Source records:
* START *

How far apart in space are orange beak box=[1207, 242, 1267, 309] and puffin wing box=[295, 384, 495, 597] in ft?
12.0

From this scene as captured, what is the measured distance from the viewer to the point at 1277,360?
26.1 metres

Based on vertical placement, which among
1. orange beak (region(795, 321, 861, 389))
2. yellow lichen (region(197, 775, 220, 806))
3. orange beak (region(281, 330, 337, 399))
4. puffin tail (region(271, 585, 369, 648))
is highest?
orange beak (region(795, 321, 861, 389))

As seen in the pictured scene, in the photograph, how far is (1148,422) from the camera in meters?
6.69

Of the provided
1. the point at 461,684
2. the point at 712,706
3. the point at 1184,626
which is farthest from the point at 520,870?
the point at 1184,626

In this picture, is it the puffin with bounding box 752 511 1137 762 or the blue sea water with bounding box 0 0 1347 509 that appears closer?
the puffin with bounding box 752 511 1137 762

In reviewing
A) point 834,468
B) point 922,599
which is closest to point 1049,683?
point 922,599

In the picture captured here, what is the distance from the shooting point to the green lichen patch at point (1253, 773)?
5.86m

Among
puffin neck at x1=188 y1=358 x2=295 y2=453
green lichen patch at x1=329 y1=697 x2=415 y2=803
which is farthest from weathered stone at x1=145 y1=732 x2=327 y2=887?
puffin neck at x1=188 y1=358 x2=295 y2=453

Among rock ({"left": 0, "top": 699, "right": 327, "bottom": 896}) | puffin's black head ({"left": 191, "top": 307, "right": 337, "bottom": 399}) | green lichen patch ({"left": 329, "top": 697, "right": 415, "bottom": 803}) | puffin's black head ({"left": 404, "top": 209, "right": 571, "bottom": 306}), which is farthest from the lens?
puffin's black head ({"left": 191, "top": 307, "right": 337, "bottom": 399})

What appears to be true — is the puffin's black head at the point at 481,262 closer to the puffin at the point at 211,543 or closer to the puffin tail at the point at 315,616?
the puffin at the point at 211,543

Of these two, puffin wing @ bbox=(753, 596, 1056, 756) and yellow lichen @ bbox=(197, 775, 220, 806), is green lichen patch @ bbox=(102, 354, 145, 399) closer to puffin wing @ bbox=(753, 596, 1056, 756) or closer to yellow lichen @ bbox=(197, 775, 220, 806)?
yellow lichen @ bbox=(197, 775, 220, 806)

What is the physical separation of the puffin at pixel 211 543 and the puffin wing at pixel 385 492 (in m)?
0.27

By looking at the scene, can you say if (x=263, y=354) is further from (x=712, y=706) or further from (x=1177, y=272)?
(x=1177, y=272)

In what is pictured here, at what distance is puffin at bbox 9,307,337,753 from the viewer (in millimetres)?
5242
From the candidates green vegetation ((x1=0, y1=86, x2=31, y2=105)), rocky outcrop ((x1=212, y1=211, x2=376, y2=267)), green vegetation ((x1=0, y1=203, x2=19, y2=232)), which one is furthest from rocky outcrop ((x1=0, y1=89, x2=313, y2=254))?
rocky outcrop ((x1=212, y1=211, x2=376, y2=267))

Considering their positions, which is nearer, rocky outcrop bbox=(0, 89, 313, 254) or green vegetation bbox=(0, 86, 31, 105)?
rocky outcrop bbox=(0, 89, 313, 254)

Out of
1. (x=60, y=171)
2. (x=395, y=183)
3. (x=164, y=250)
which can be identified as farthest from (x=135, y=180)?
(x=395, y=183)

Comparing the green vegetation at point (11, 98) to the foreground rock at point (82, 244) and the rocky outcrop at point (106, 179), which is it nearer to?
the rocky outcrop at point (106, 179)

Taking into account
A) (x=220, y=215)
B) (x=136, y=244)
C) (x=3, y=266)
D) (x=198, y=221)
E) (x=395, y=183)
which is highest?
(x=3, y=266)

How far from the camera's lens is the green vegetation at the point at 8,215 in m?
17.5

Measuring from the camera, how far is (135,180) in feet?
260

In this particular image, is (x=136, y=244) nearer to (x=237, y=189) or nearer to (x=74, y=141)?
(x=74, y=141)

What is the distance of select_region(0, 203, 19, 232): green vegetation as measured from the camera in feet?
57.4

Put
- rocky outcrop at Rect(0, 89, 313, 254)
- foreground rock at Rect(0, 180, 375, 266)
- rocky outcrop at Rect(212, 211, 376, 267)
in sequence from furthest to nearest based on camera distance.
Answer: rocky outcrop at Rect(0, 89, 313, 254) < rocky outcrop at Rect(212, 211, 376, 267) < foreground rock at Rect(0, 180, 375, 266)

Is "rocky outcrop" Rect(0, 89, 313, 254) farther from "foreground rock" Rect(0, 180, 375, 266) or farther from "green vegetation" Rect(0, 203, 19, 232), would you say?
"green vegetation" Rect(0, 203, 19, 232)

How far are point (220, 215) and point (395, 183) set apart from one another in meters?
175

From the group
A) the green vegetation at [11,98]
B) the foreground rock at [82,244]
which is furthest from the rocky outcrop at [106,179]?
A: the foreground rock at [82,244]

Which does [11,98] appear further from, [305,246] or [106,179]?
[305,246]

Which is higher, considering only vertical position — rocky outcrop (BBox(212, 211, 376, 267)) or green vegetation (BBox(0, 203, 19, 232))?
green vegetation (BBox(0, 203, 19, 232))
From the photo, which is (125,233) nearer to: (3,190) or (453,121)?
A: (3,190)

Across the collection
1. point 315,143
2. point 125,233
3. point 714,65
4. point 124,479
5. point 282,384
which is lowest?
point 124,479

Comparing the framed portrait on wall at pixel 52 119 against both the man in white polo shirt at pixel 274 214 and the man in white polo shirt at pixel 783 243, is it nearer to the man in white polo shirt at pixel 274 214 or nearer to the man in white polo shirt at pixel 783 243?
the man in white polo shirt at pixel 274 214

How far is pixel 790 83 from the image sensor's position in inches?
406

* END *

Extract the whole listing, character for character.

How far apart in space are orange beak box=[1207, 242, 1267, 309] and puffin wing box=[295, 384, 495, 597] in ft?
12.0

From this scene as captured, what is the measured distance from the viewer to the point at 1277,360?
26.1 metres

Based on vertical placement, which among
1. orange beak (region(795, 321, 861, 389))
2. yellow lichen (region(197, 775, 220, 806))
3. orange beak (region(281, 330, 337, 399))
4. puffin tail (region(271, 585, 369, 648))
is highest?
orange beak (region(795, 321, 861, 389))

As seen in the pictured scene, in the photograph, how far is (1148,422) from the camera in meters?
6.69

Of the provided
1. the point at 461,684
2. the point at 712,706
3. the point at 1184,626
which is farthest from the point at 520,870?
the point at 1184,626

In this picture, is it the puffin with bounding box 752 511 1137 762 or the blue sea water with bounding box 0 0 1347 509 that appears closer?
the puffin with bounding box 752 511 1137 762

In reviewing
A) point 834,468
B) point 922,599
which is closest to point 1049,683?
point 922,599

In the picture captured here, what is the distance from the shooting point to the green lichen patch at point (1253, 773)?
5.86m

Among
puffin neck at x1=188 y1=358 x2=295 y2=453
green lichen patch at x1=329 y1=697 x2=415 y2=803
which is farthest from weathered stone at x1=145 y1=732 x2=327 y2=887?
puffin neck at x1=188 y1=358 x2=295 y2=453

Among rock ({"left": 0, "top": 699, "right": 327, "bottom": 896}) | puffin's black head ({"left": 191, "top": 307, "right": 337, "bottom": 399}) | green lichen patch ({"left": 329, "top": 697, "right": 415, "bottom": 803}) | puffin's black head ({"left": 404, "top": 209, "right": 571, "bottom": 306}), which is farthest from the lens?
puffin's black head ({"left": 191, "top": 307, "right": 337, "bottom": 399})

What appears to be true — is the puffin's black head at the point at 481,262 closer to the puffin at the point at 211,543 or closer to the puffin tail at the point at 315,616?
the puffin at the point at 211,543

Of these two, puffin wing @ bbox=(753, 596, 1056, 756) and yellow lichen @ bbox=(197, 775, 220, 806), is green lichen patch @ bbox=(102, 354, 145, 399) closer to puffin wing @ bbox=(753, 596, 1056, 756) or closer to yellow lichen @ bbox=(197, 775, 220, 806)?
yellow lichen @ bbox=(197, 775, 220, 806)

What is the physical separation of the puffin at pixel 211 543 and the puffin wing at pixel 385 492 (in m)?
0.27

By looking at the scene, can you say if (x=263, y=354) is further from (x=712, y=706) or further from (x=1177, y=272)?
(x=1177, y=272)

In what is pictured here, at what distance is puffin at bbox 9,307,337,753 from the viewer (in millimetres)?
5242
From the candidates green vegetation ((x1=0, y1=86, x2=31, y2=105)), rocky outcrop ((x1=212, y1=211, x2=376, y2=267)), green vegetation ((x1=0, y1=203, x2=19, y2=232)), which one is furthest from rocky outcrop ((x1=0, y1=89, x2=313, y2=254))?
rocky outcrop ((x1=212, y1=211, x2=376, y2=267))

Considering their positions, which is nearer, rocky outcrop bbox=(0, 89, 313, 254) or green vegetation bbox=(0, 86, 31, 105)?
rocky outcrop bbox=(0, 89, 313, 254)

Out of
1. (x=60, y=171)
2. (x=395, y=183)
3. (x=164, y=250)
which can be identified as farthest from (x=135, y=180)?
(x=395, y=183)

Comparing the green vegetation at point (11, 98) to the foreground rock at point (82, 244) and the rocky outcrop at point (106, 179), which is it nearer to?
the rocky outcrop at point (106, 179)

Taking into account
A) (x=220, y=215)
B) (x=136, y=244)
C) (x=3, y=266)
D) (x=198, y=221)
E) (x=395, y=183)
which is highest?
(x=3, y=266)

How far from the camera's lens is the green vegetation at the point at 8,215 in m?
17.5

Measuring from the camera, how far is (135,180) in feet?
260

In this particular image, is (x=136, y=244) nearer to (x=237, y=189) or nearer to (x=74, y=141)?
(x=74, y=141)

What is the distance of select_region(0, 203, 19, 232): green vegetation as measured from the camera in feet?
57.4

Put
- rocky outcrop at Rect(0, 89, 313, 254)
- foreground rock at Rect(0, 180, 375, 266)
- rocky outcrop at Rect(212, 211, 376, 267)
in sequence from furthest to nearest based on camera distance.
Answer: rocky outcrop at Rect(0, 89, 313, 254) < rocky outcrop at Rect(212, 211, 376, 267) < foreground rock at Rect(0, 180, 375, 266)

Is "rocky outcrop" Rect(0, 89, 313, 254) farther from "foreground rock" Rect(0, 180, 375, 266) or farther from "green vegetation" Rect(0, 203, 19, 232), would you say?
"green vegetation" Rect(0, 203, 19, 232)

How far are point (220, 215) and point (395, 183) set apart from one another in meters?
175

From the group
A) the green vegetation at [11,98]
B) the foreground rock at [82,244]
which is furthest from the rocky outcrop at [106,179]?
A: the foreground rock at [82,244]

Which does [11,98] appear further from, [305,246] or [106,179]?
[305,246]

Which is higher, considering only vertical position — rocky outcrop (BBox(212, 211, 376, 267)) or green vegetation (BBox(0, 203, 19, 232))?
green vegetation (BBox(0, 203, 19, 232))
From the photo, which is (125,233) nearer to: (3,190) or (453,121)?
A: (3,190)

Across the collection
1. point 315,143
2. point 125,233
3. point 714,65
4. point 124,479
5. point 282,384
which is lowest?
point 124,479

Comparing the framed portrait on wall at pixel 52 119 against both the man in white polo shirt at pixel 274 214 and the man in white polo shirt at pixel 783 243, is it nearer to the man in white polo shirt at pixel 274 214 or nearer to the man in white polo shirt at pixel 783 243?
the man in white polo shirt at pixel 274 214

How far is pixel 790 83 from the image sensor's position in inches?
406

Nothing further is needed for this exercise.